Summary: By their fruits shall ye know them.

WOLVES IN SHEEP’S CLOTHING.

Matthew 7:15-21.

Jesus warns against false teachers (MATTHEW 7:15). They are wolves in sheep’s clothing. They are like the false prophets of Old Testament days, who preached ‘peace, peace’ when there was no peace (Jeremiah 6:14).

Jesus warns us that there will be false prophets in the last days (Matthew 24:11; Matthew 24:24). These are the days in which we live. These false teachers lurk around our doors, and the doors of our churches (cf. 2 John 1:10).
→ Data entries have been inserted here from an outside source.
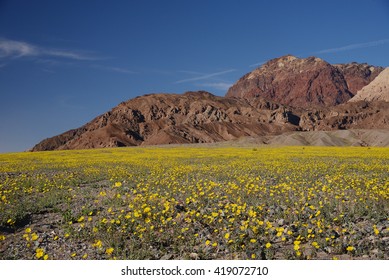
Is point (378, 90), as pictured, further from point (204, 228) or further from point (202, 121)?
point (204, 228)

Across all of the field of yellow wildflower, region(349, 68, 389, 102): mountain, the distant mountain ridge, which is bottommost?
the field of yellow wildflower

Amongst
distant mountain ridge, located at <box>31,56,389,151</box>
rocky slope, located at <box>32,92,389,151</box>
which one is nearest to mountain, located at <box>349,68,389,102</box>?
distant mountain ridge, located at <box>31,56,389,151</box>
The false teachers are not always obvious: they may wear clerical collars - or not; or have strings of initials after their names - or pride themselves on the fact that they do not. They may seem to subscribe to the right creeds, carry their Bibles, be civil and polite and all: but changing the analogy from wolves to trees, Jesus twice tells us that we will “know them by their fruits” (MATTHEW 7:16; MATTHEW 7:20).

But what are these fruits? Elsewhere, Jesus equates fruitfulness with Christ-likeness (cf. John 15:5). The branch is attached to Jesus, the true Vine, and brings forth much fruit in the exercise of His grace and the performance of good works. A true minister must surely possess and demonstrate ‘the fruit of the Spirit: love, joy, peace, long-suffering, gentleness, goodness, faith, meekness, temperance’ (Galatians 5:22-23). A true minister, too, must be judged by his teaching. Jesus repeats the analogy in Matthew 12:33-34 and adds ‘by your words you shall be justified, and by your words you shall be condemned’ (Matthew 12:37).

In the end false teachers, unless they repent, will be with those who are finally rejected in MATTHEW 7:21.

May the Lord help as we walk in His way, and may He keep us ever alert to the dangers of all that is false.